Probably a good idea to switch to Dovecot+Maildir first, and then when everything seems to be working fine switch to mdbox or sdbox.
"Expunging a message only decreases the message's refcount. The space is later freed in "purge" step. This is typically done in a nightly cronjob when there's less disk I/O activity. The purging first finds all files that have refcount=0 mails. Then it goes through each file and copies the refcount>0 mails to other mdbox files (to the same files as where newly saved messages would also go), updates the map index and finally deletes the original file."
For example, we got m.1, m.2 and m.3 and all files have deleted mails in it. During expunge, all undeleted mails would go to m.4 and m.5 for example.
Typically only new messages are deleted, so typically it would be only m.3 file that had deleted mails.
Now Bacula backups the mailstorage and has 2 new files to backup and 3 old ones to "delete/forget" (using the accurate backup option).
Wouldn't this massivly increase the size of the backup because I end up backing many mails multiple times?
Yes, but if you use mdbox_rotate_interval=1d and run the purging before backups, I think there's a good chance that most of the backed up mails will be new files that bacula hasn't seen before.

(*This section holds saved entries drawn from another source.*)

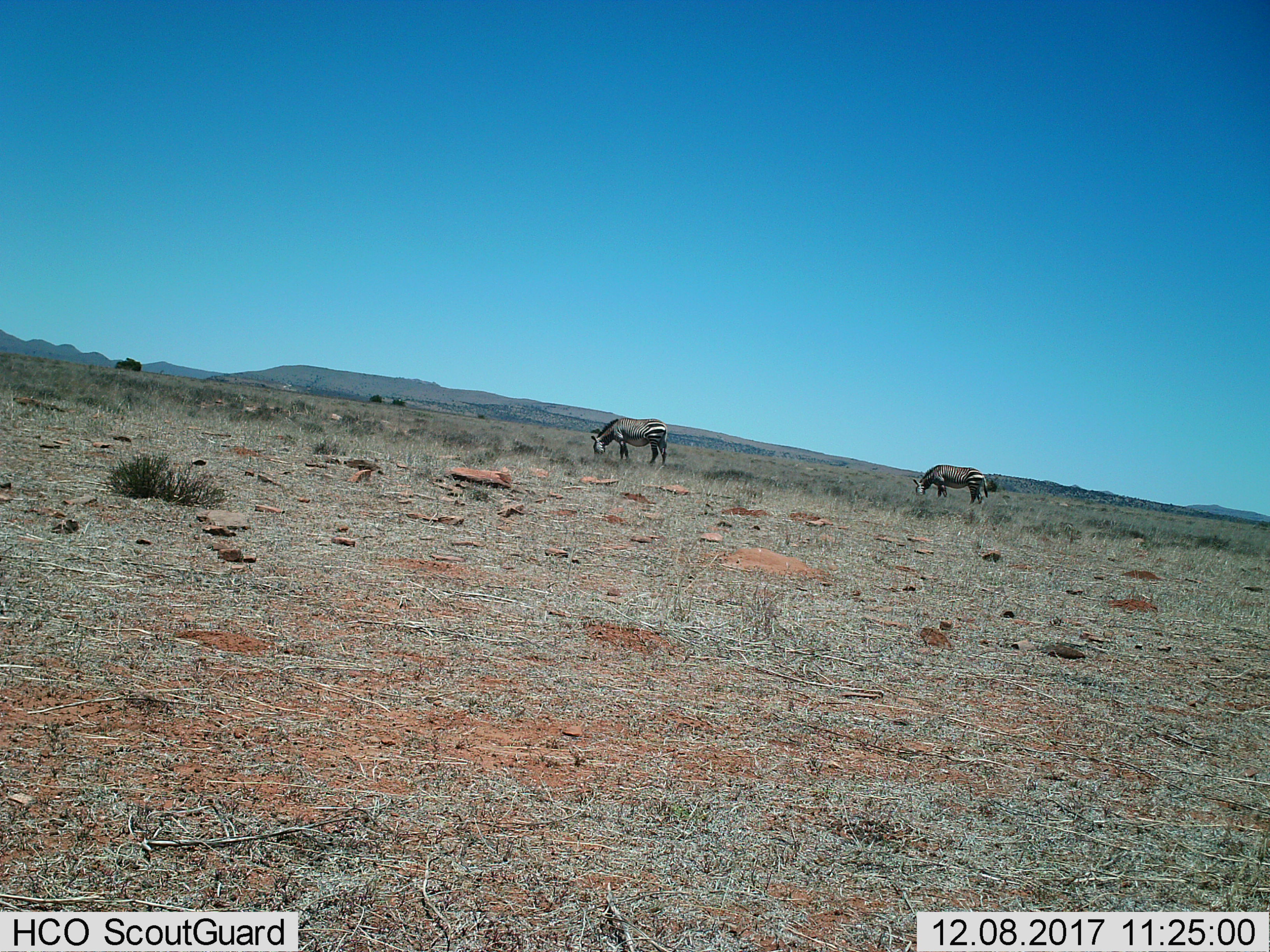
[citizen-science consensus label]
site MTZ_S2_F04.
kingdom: Animalia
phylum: Chordata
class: Mammalia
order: Perissodactyla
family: Equidae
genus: Equus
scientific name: Equus zebra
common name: mountain zebra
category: zebramountain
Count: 2.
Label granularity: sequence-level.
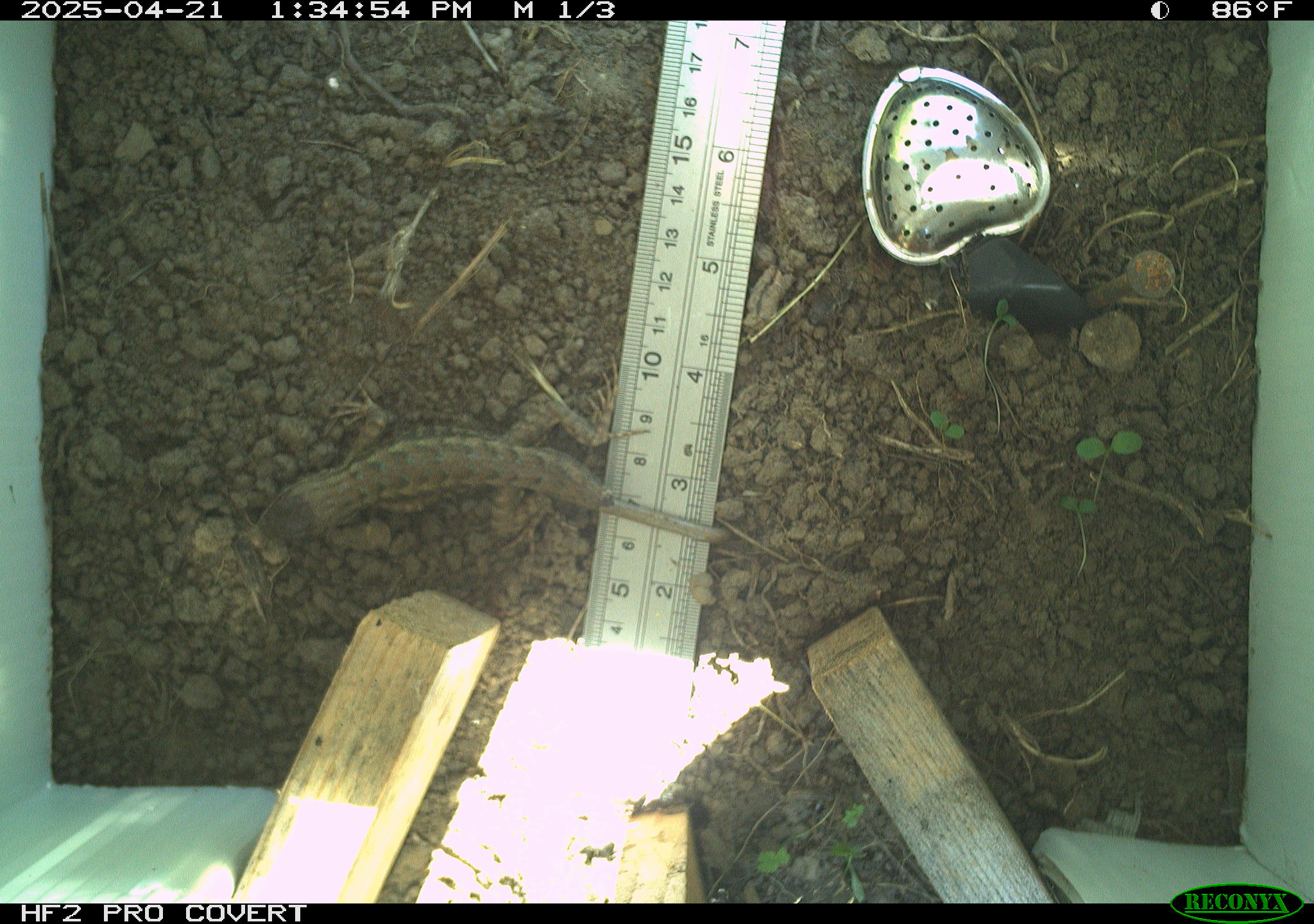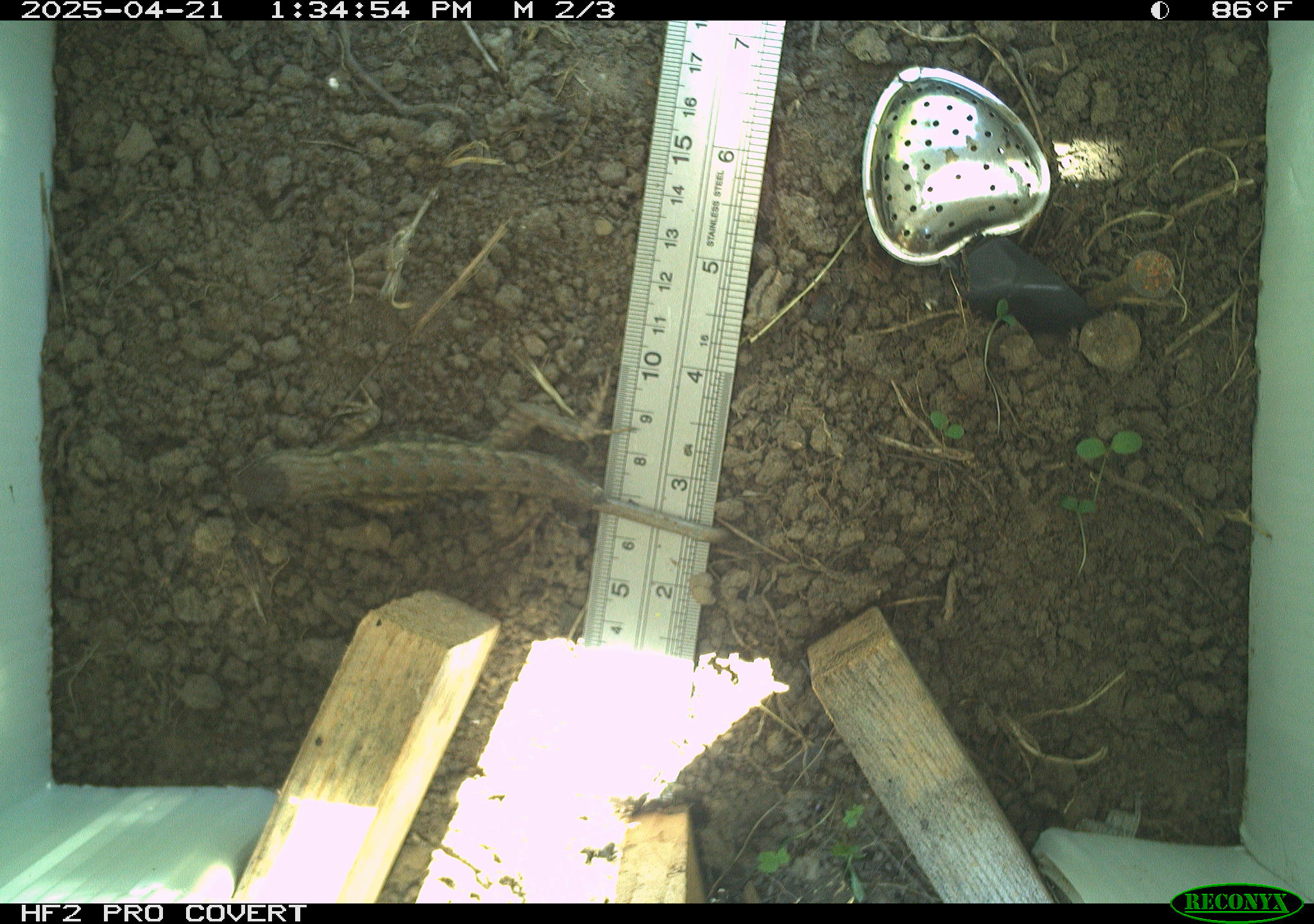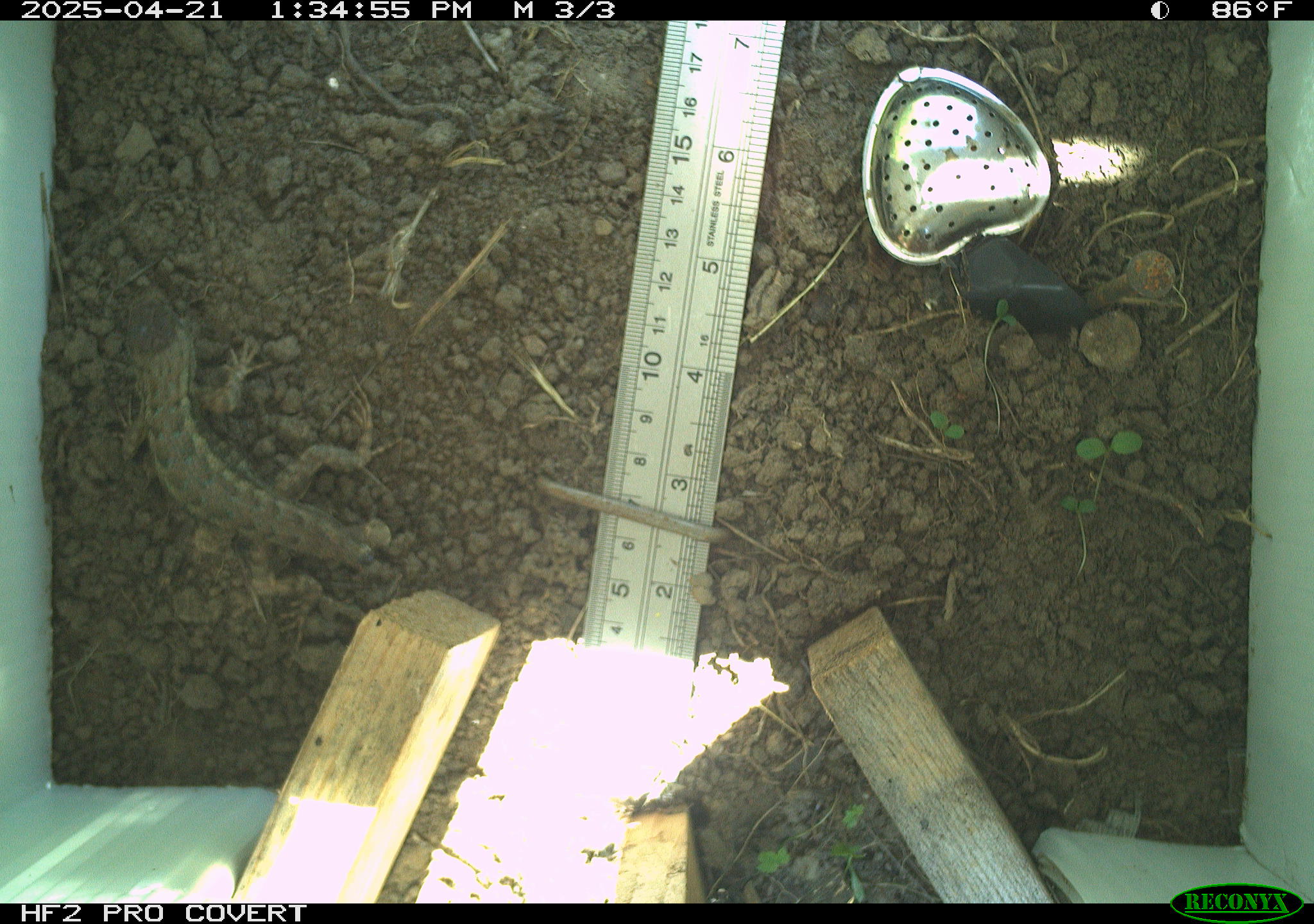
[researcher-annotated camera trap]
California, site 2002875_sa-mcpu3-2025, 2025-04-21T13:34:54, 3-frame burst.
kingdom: Animalia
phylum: Chordata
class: Reptilia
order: Squamata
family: Phrynosomatidae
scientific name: Phrynosomatidae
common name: north american spiny lizards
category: sceloporus/uta species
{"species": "sceloporus/uta species (north american spiny lizards) (Phrynosomatidae)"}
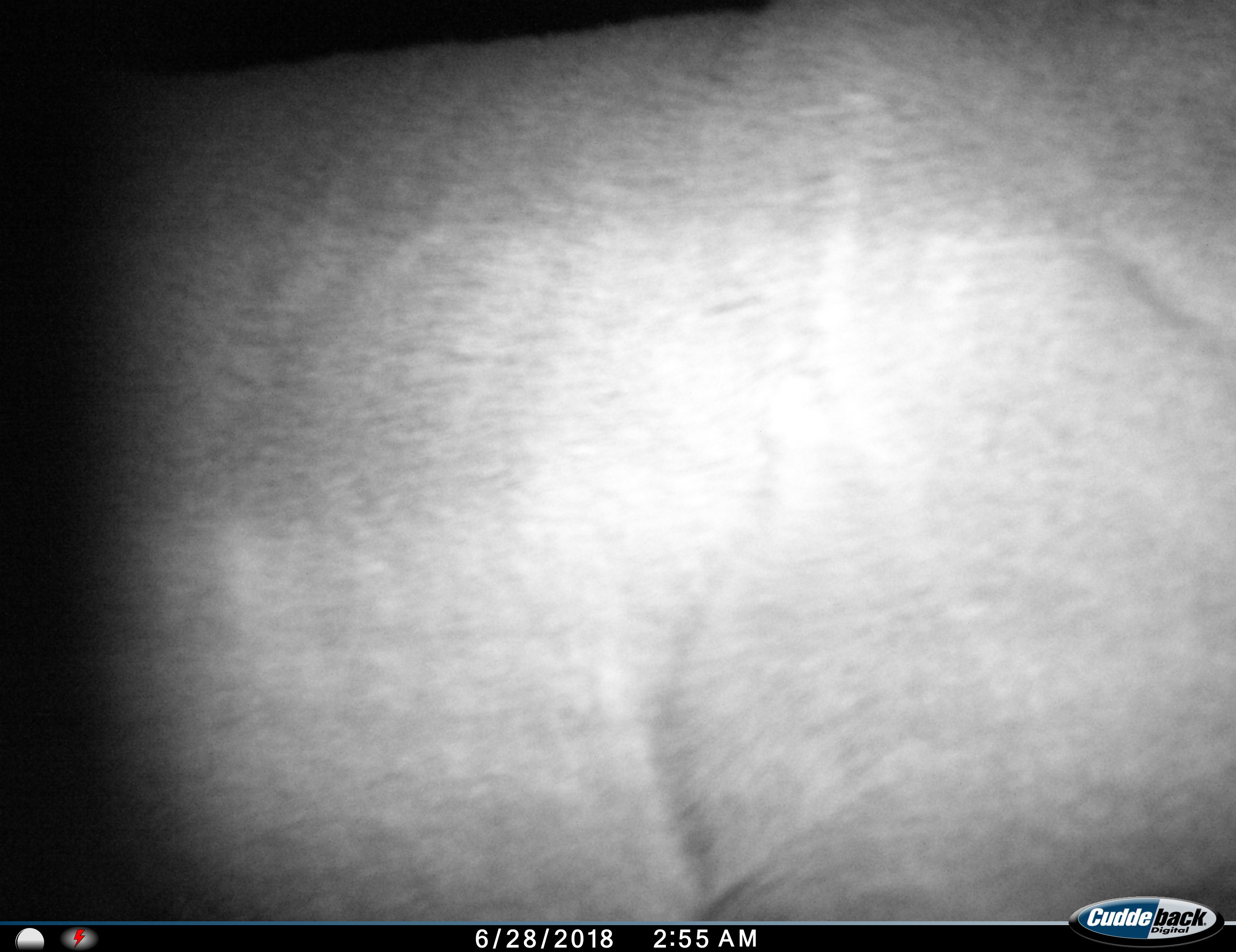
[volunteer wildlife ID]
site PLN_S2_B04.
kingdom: Animalia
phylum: Chordata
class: Mammalia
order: Perissodactyla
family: Rhinocerotidae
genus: Ceratotherium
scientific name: Ceratotherium simum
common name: white rhinoceros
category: rhinoceroswhite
Rhinoceroswhite (white rhinoceros) (Ceratotherium simum), count 1. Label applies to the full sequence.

I thought of limiting the amount of mails inside the mdbox to one, thus of course defeating the benefit of having multiple mails inside one file, but gaining a stable file name over the whole lifetime of a mail which will never change, even if the file is moved to a different folder or its state changes.
Then you'd want to use sdbox, but that won't decrease the backup time compared to maildir, since there's the same number of files.
Problem: I my end up with hundred thousands of m.* files inside a users storage area (Don't ask, we really have this kind of user. And no, there are uneducable about this.), even if the user neatly sorted them into different IMAP folders.
I don't really understand what you're trying to say with this. m.* files anyway aren't folder-specific, all of the user's mails are in the same m.* files. And users can't really affect how m.* files are created, other than deleting messages all around the mailbox.